[Source passage Boundary: Start]

I'm really not good with the pics but here's an idea of what he is using for drifting for big cats and stripers on Lake Livingston. The Batson Live Bait series blend of RX7 RX6 and E-Glass (RCLB79ML) makes some very tough but light weight blanks for this application, extra-fast "soft" tip with lot's of lifting power.


----------



## Abbevillefish (Aug 23, 2012)

Is the 1-4 different actions or are they all the same action?


----------



## teamfirstcast (Aug 23, 2006)

*Whisker rods...*



Abbevillefish said:


> Is the 1-4 different actions or are they all the same action?


They are all the same action - he has them numbered for each rod holder position on the boat when drifting deep water.. When he gets a run, he can call out to the clients which rod to grab - neat system and keeps everyone involved. Loy is the man on Lake Livingston!:cheers:


----------



## V-Bottom (Jun 16, 2007)

Hummmm... ^^^^


----------



## Silverfox1 (Feb 21, 2007)

Good looking rods


----------



## Silverfox1 (Feb 21, 2007)

what type of butt did you put on them


----------



## teamfirstcast (Aug 23, 2006)

*Handle view - straight EVA for use in rod holders*

Here is the pic I have - built as he requested to fit those special mounted rod holders. Size 17 Alps seat, 12" handle and 5" fore grip.


----------



## Silverfox1 (Feb 21, 2007)

I should have said butt cap


----------



## teamfirstcast (Aug 23, 2006)

just like this - flush mounted edges, so no hangups pulling from rod holders:
http://swamplandtackle.com/Butt_Cap_SBC20B-details.aspx


----------



## 2400tman (Jul 31, 2011)

These rods are sweet!

I'm looking into building some live bait striper rods. Been looking at several blanks. Curious why you choose this one?


----------

[Source passage Boundary: End]
[Given records Boundary: Start]

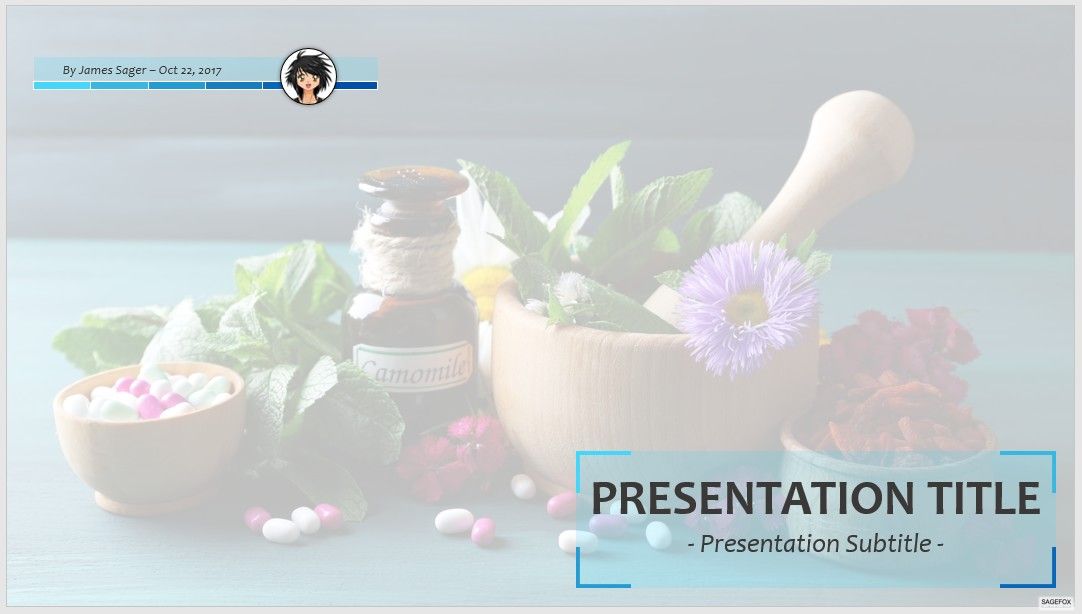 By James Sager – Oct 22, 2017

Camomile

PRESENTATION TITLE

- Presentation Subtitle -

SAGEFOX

[Given records Boundary: End]
[Given records Boundary: Start]

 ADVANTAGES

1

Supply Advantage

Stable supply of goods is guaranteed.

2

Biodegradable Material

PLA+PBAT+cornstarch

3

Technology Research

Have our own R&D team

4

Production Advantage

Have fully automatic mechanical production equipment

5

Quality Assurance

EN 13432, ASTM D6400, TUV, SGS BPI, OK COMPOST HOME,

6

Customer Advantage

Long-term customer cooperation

[Given records Boundary: End]

- What is being asked
Answer from the rod-building thread:
1. What is the model code of the Batson Live Bait blank?
2. Why are the rods numbered 1 through 4?
3. What size Alps seat was used?
The entries have nothing to do with this exercise.

- Task answer
1. RCLB79ML
2. Each number matches a rod holder position on the boat when drifting deep water.
3. Size 17